Extended Data Fig. 3
From: A multisystem, cardio-renal investigation of post-COVID-19 illness

COVID-19 infection associated with type 2 myocardial infarction and atrial fibrillation. A 68-year-old woman presented with breathlessness, a five-day febrile illness and falls due to weakness but without loss of consciousness. The admission electrocardiogram (a) revealed atrial fibrillation of presumed recent onset and a rapid ventricular rate and there were clinical signs of heart failure. Following admission, a swab PCR test for SARS-CoV-2 infection was positive. Protocol-directed coronary computed tomograph (CT) angiography revealed a dominant left coronary artery. The Agatston calcium score was 156 (815 percentile for age, gender, ethnicity) and there was atherosclerosis in the left coronary artery (c). The FFRCT ratios in the mid-left anterior descending (FFRCT = 0.71) and distal circumflex (FFRCT = 0.76) coronary arteries were reduced (abnormal < 0.80) (d).

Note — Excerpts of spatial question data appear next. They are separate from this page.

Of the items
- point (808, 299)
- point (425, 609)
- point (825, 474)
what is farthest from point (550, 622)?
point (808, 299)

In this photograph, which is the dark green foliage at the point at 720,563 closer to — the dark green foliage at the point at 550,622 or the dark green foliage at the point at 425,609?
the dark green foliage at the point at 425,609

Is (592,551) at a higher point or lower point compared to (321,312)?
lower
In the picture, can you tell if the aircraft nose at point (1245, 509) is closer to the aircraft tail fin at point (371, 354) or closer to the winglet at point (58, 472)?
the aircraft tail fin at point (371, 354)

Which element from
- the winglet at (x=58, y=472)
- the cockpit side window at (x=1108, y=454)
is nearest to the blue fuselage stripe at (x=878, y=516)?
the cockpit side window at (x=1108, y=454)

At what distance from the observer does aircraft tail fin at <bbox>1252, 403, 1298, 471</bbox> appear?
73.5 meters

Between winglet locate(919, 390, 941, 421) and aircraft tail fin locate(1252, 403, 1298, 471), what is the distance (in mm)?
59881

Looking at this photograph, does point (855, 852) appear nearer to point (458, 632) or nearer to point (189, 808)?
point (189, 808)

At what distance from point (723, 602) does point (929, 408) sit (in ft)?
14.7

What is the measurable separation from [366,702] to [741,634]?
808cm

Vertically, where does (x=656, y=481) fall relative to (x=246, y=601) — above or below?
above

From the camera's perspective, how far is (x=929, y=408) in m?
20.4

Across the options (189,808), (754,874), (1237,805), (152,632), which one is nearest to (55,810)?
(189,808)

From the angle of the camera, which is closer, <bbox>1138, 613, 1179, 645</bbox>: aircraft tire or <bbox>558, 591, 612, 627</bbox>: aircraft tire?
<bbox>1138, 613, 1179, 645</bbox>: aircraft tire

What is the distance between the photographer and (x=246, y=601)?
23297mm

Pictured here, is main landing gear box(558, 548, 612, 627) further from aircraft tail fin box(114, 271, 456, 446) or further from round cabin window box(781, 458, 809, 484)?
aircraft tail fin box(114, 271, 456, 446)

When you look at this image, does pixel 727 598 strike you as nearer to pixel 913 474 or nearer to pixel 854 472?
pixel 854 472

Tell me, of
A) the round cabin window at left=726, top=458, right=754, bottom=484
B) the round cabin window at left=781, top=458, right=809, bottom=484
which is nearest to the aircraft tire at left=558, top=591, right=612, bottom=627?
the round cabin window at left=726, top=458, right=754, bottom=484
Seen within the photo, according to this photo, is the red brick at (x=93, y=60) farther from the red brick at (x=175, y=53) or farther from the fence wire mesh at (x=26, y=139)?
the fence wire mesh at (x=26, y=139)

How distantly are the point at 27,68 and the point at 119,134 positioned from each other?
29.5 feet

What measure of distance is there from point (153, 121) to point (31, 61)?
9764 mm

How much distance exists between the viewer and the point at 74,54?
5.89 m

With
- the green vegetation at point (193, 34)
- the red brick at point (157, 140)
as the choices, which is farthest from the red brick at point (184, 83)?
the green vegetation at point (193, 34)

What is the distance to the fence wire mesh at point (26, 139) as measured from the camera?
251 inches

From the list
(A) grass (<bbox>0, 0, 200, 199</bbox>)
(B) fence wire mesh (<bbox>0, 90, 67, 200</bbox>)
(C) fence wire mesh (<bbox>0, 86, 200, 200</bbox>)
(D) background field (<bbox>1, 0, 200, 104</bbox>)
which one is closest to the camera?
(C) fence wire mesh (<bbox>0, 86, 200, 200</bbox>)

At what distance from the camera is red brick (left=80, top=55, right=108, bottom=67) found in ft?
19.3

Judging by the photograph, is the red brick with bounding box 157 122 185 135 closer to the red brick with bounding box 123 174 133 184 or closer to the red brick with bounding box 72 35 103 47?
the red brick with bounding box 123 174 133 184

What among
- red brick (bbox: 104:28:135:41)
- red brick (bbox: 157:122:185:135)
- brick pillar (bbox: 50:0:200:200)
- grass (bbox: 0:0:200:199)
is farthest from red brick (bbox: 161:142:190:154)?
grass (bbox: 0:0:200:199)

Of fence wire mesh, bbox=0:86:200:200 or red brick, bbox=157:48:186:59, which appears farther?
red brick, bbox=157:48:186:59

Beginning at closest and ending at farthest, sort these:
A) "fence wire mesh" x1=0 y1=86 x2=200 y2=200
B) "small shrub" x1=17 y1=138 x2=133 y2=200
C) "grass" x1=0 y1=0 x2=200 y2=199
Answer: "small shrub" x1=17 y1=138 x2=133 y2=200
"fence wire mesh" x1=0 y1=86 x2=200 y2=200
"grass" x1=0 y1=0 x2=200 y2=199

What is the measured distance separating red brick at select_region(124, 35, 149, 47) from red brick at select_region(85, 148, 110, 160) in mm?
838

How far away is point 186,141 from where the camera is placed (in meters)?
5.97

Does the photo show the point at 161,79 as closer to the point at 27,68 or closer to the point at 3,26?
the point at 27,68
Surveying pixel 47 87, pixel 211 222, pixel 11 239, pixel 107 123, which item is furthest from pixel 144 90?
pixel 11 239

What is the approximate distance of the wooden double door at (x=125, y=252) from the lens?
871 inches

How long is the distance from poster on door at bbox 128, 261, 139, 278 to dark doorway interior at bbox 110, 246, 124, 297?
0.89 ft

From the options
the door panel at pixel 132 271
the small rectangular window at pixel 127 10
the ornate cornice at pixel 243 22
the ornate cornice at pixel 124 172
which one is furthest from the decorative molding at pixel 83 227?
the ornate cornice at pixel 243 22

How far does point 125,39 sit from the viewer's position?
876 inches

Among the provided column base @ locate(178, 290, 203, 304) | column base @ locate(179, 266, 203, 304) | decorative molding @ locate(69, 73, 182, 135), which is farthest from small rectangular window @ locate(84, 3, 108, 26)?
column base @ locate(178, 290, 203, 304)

Parametric mapping revealed increases in myocardial T2 (47 ms) and T1 (1269 ms) relaxation times consistent with myocardial inflammation (e, f). Late gadolinium contrast-enhanced imaging was normal. There was bi-atrial enlargement and the left and right ventricular ejection fractions were preserved (g). The adjudicated diagnosis was acute myocardial injury and type 2 myocardial infarction in association with pre-existing coronary artery disease and acute COVID-19.